## 課題 1
自転車レースの記事から、「アントニー・ペレス(コフィデ」から「に2選手送り込む形になった。」までの部分を、一字一句変えずに打ち直してください。
## 課題 2
自転車レースの記事によると、ロット・デスティニーが逃げに2選手を送り込む形になったのはなぜですか。1〜3文で説明してください。
## 課題 3
自転車レースの記事にある「16.2kmと長めのパレード区間を経て、リアルスタートを迎えた。」という一文を英語に訳してください。

━━━ 抜粋箇所 ━━━

アントニー・ペレス(コフィディス)も未出走で、スタートラインに並んだのは152人。16.2kmと長めのパレード区間を経て、リアルスタートを迎えた。一番に動いたのはアスグリーン。そこにヴィクトル・カンペナールツ(ロット・デスティニー)とヨナス・アブラハムセン(ウノエックス・プロサイクリングチーム)が同調し、3人逃げで進んだ。

彼らを行かせたメイン集団は、おおむね1分程度のタイム差にとどめてレースを展開する。スプリンターチームが主にコントロールを担って、マイヨ・ヴェールのヤスペル・フィリプセン擁するアルペシン・ドゥクーニンクや、チーム ジェイコ・アルウラー、チーム ディーエスエム・フィルメニッヒが前方を固めた。

しばしこの構図が続いたが、残り65kmで集団からパスカル・エインコールン(ロット・デスティニー)がアタック。ほどなくして先頭3人に合流し、ロット勢が逃げに2選手送り込む形になった。

━━━ 抽出データ ━━━

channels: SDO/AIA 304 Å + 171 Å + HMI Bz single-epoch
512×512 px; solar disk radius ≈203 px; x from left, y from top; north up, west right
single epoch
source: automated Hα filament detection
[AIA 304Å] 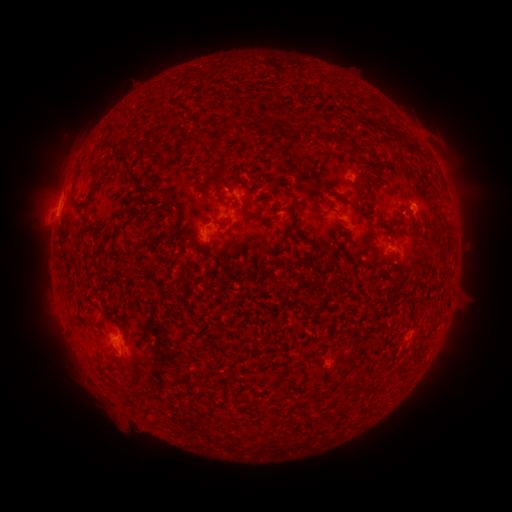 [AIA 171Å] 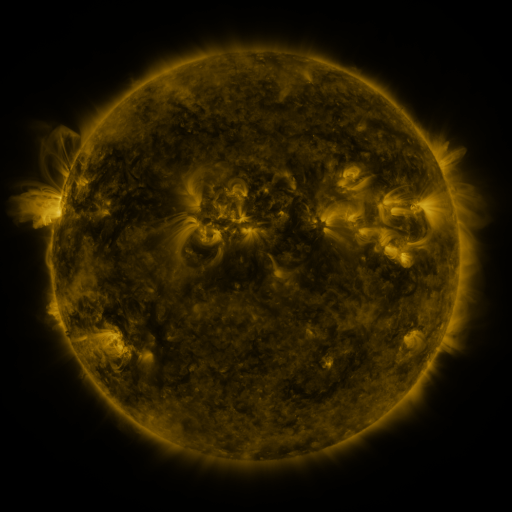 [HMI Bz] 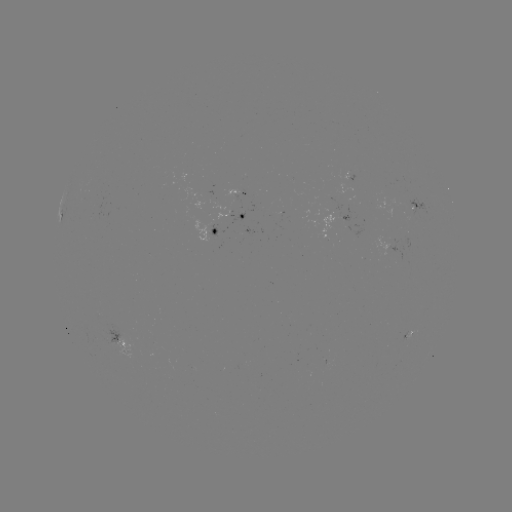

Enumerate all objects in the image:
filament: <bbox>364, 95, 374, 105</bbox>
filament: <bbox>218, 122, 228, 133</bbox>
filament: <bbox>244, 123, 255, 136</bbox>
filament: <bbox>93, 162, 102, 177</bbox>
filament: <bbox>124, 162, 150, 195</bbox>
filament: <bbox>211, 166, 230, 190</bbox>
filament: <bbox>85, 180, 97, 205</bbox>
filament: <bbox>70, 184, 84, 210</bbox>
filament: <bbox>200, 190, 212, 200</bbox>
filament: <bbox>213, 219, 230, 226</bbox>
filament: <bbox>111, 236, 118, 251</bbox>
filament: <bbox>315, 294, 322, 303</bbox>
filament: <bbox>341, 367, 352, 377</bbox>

━━━

## 解答 1
アントニー・ペレス(コフィディス)も未出走で、スタートラインに並んだのは152人。16.2kmと長めのパレード区間を経て、リアルスタートを迎えた。一番に動いたのはアスグリーン。そこにヴィクトル・カンペナールツ(ロット・デスティニー)とヨナス・アブラハムセン(ウノエックス・プロサイクリングチーム)が同調し、3人逃げで進んだ。

彼らを行かせたメイン集団は、おおむね1分程度のタイム差にとどめてレースを展開する。スプリンターチームが主にコントロールを担って、マイヨ・ヴェールのヤスペル・フィリプセン擁するアルペシン・ドゥクーニンクや、チーム ジェイコ・アルウラー、チーム ディーエスエム・フィルメニッヒが前方を固めた。

しばしこの構図が続いたが、残り65kmで集団からパスカル・エインコールン(ロット・デスティニー)がアタック。ほどなくして先頭3人に合流し、ロット勢が逃げに2選手送り込む形になった。

## 解答 2
ロット・デスティニーのヴィクトル・カンペナールツが、すでに先頭3人の逃げに加わっていました。そこへ、残り65kmで集団からアタックした同じチームのパスカル・エインコールンが、ほどなくして合流したためです。

## 解答 3
After a fairly long parade section of 16.2 km, the race reached its real start.